SCOTTISH businesses are storing up potential difficulties by having too much tied up in excess working capital, a new survey has signalled.

While Scottish firms have started reducing working capital, contrasting a sharp rise seen among businesses across Britain as a whole, they still have at least £31.5 billion tied up in working capital.

And that means they could find themselves exposed if they are left holding too much stock if economic conditions worsen.

The claim is made by Bank of Scotland on the basis of its new six-monthly Working Capital Index.
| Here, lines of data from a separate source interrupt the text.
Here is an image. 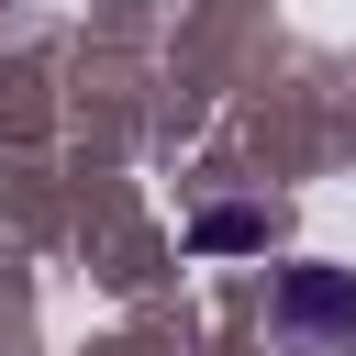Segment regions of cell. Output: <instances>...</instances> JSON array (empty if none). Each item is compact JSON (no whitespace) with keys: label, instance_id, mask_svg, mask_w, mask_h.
Instances as JSON below:
<instances>
[{"label":"cell","instance_id":"6da1fadb","mask_svg":"<svg viewBox=\"0 0 356 356\" xmlns=\"http://www.w3.org/2000/svg\"><path fill=\"white\" fill-rule=\"evenodd\" d=\"M267 334H278L289 356H356V278H345V267H278Z\"/></svg>","mask_w":356,"mask_h":356}]
</instances>
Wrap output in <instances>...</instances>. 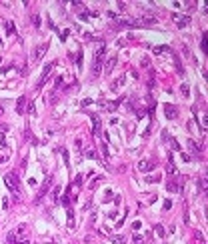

It uses the bank’s Regional Purchasing Managers’ Index (PMI) to calculate the pressure businesses are under to increase or decrease working capital. A reading of more than 100 indicates pressure to devote more cash to working capital, while a sub-100 reading signals pressure to prioritise liquidity, under the index.

The reading for Scotland was measured at 99.5, down from a high of 104.8 in October.

The bank said the score suggests prudent Scottish firms have started to reduce their working capital to increase the amount of cash available in their business.

However they have the opportunity to release a further £31.5n, the bank said.

Colin Walls, managing director of global transaction banking at Bank of Scotland, said: “Working capital is the lifeblood of any business, and our research shows that Scottish businesses have huge amounts of money tied up in it.

“This cash mountain could be a good sign: businesses can afford to stock up and tie up increasing levels of cash in working capital when they are performing well and focussed on growing their business.

“But having those funds locked away at times of uncertainty, or if the economy falters, could spell danger.”